Lois du pansement d’une blessure pendant Chabbat
Réponse
Il est permis de bander une blessure pendant Chabbat avec un pansement propre et sec, qu'il soit neuf ou usagé, même si la blessure ne présente pas de danger. Mais il ne faut pas y mettre de pommade médicamenteuse, car, souhaitant que la pommade reste sur la plaie, il y a à craindre que l'on en vienne à l'étaler.
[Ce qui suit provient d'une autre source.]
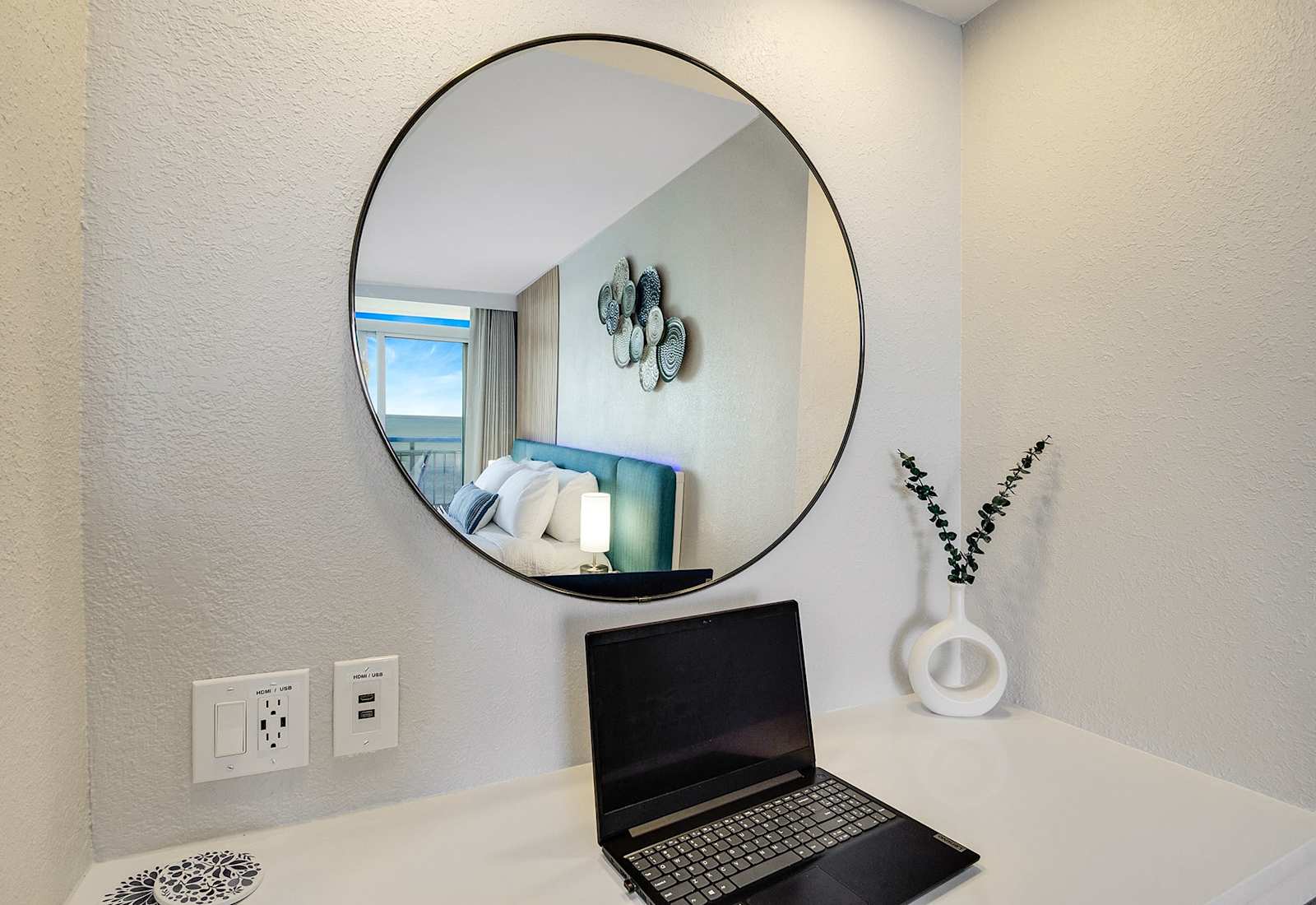 Every detail is thoughtfully arranged to offer a soothing and comfortable experience.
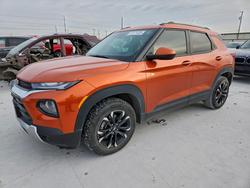 Vehiculos salvage en venta de Copart Haslet, TX: 2023 Chevrolet Trailblazer lt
Un pansement avec pommade qui a été posé sur la blessure avant Chabbat et qui tombe pendant Chabbat sans toucher le sol, il est permis de le remettre en place. Mais s'il est tombé sur le sol, il est interdit de le remettre pendant Chabbat. Lorsqu'il y a un risque d'accumulation importante de pus dans la blessure et que cela entraînerait une grande souffrance, il est permis de préparer avant Chabbat un pansement enduit de pommade, et pendant Chabbat, on enlèvera l'ancien pansement pour placer celui qui a été préparé avant Chabbat.
Réponse
Si le pansement est trop grand, il ne faut pas en couper l'excédent pendant Chabbat ; il convient plutôt d'enrouler tout le pansement autour de la blessure. Il convient de tenir compte de l'avis de ceux qui sont stricts et interdisent de couper du coton hydrophile pendant Chabbat, sauf en cas de danger ou pour une mitsva. De même, si quelqu'un ressent des douleurs à l'oreille et souhaite y placer un peu de coton, mais ne dispose pas de coton déjà découpé, il convient de tenir compte de l'avis de ceux qui interdisent d'arracher du coton, sauf si la douleur devient très forte.
Réponse
Dans une maison où se trouve un malade ayant besoin de pansements, ou dans les hôpitaux, il est bon et recommandé de préparer avant Chabbat autant que possible les éléments nécessaires aux soins, comme des seringues stériles, des pansements découpés, différents vêtements, des étiquettes et marqueurs pour le pouls, ainsi que les instructions pour les médicaments, afin de limiter au maximum la profanation du Chabbat. Il convient également de préparer les pansements adhésifs avant l'entrée de Chabbat, en retirant le papier protecteur de la partie collante, puis en le remettant immédiatement, ce qui facilitera son retrait pendant Chabbat si besoin.
Réponse
Il est permis de poser un pansement adhésif, appelé "plaster", sur une blessure pendant Chabbat, même s'il contient une compresse à l'endroit de la plaie. Cela ne constitue pas une interdiction de soin pendant Chabbat.
Réponse
D'après la halakha, il est permis de retirer pendant Chabbat le papier collé sur les côtés d'un pansement adhésif.